North Carolina’s Economic Success Story: Jonathan Williams on The Pete Kaliner Show

All the great things that make North Carolina more competitive.

Jonathan Williams, ALEC Executive Vice President of Policy and Chief Economist, spoke with Pete Kaliner of WBT in Charlotte about North Carolina’s #2 economic outlook ranking in the latest edition of Rich States, Poor States: ALEC-Laffer State Economic Competitiveness Index.

It’s only been in the last decade that North Carolina has really turned it around when it comes to competitiveness. A decade ago, North Carolina ranked in the mid-20s in economic outlook. It is because of the actions by then-Speaker Tom Tillis, the legislature, Governor McCrory, and others, that North Carolina became a flat tax state.  The economic results are encouraging. North Carolina has really turned the corner and become one of the most economically free states in the country. So sometimes the results take that time. Also, South Carolina has a lot of positive things that they’ve done as well in terms of cutting taxes, maybe not as aggressively as in North Carolina’s case, but South Carolina is another great example of the state getting it right.

To paraphrase Jack Kemp, who was a great friend of ALEC as a national leader advocating for good tax policy, you don’t raise real revenue in the long term first by raising tax rates. You raise the amount of revenue for your state by having more taxpayers come into your state and more businesses opening up.
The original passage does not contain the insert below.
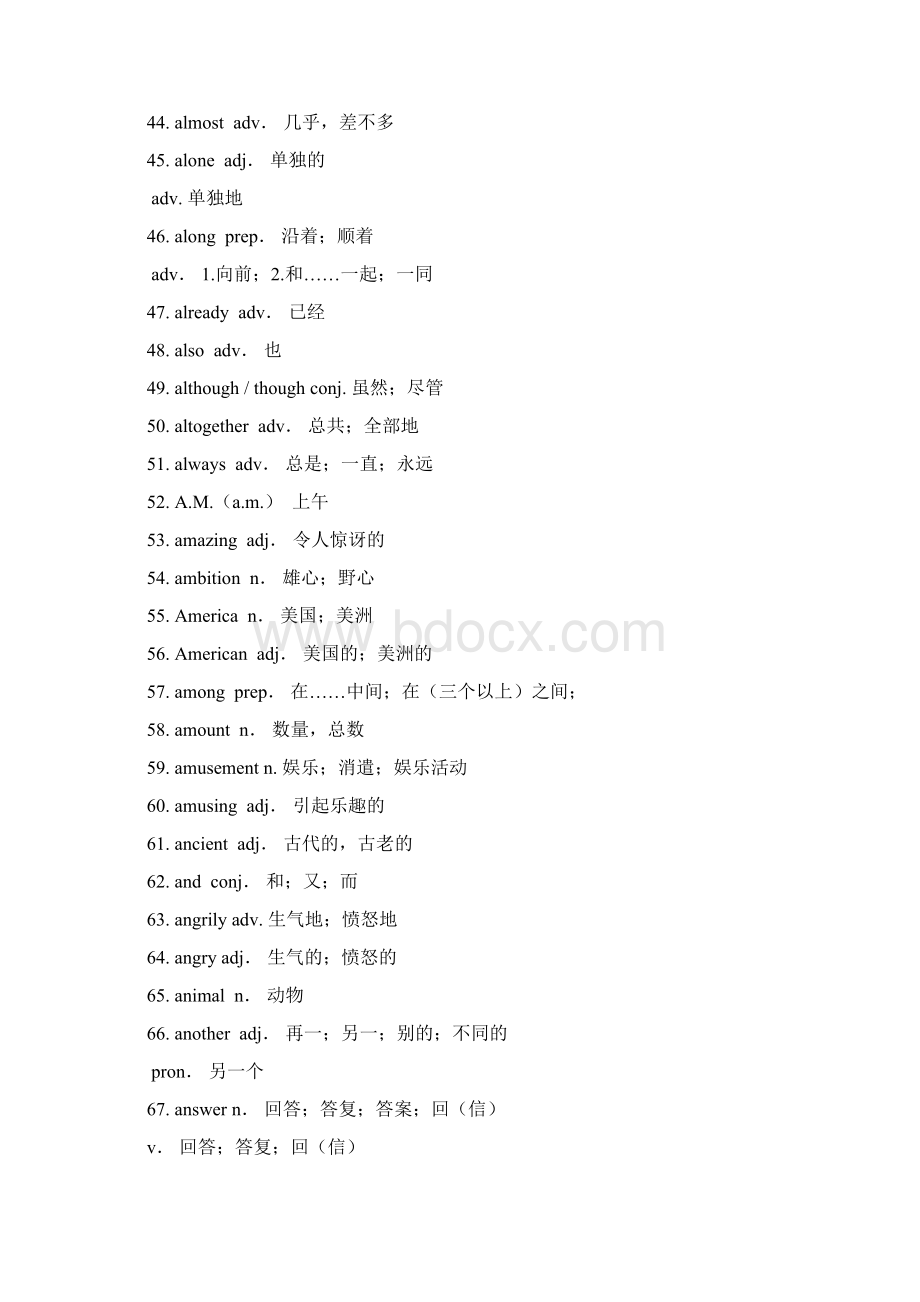 上海初中英语考纲词汇表最新整理.docx_第3页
When you see the success of North Carolina, 600,000 new Americans came in over the last decade alone after you created real tax reform where it became a flat tax and did all the things that made North Carolina second best in Rich States, Poor States, and the revenues keep coming in, so that you have surpluses that are still there in Raleigh. You even had enough revenue to give teachers a pay raise. You’re getting a tax policy right. You make yourself more competitive so that it’s a holistic win for everybody across the board.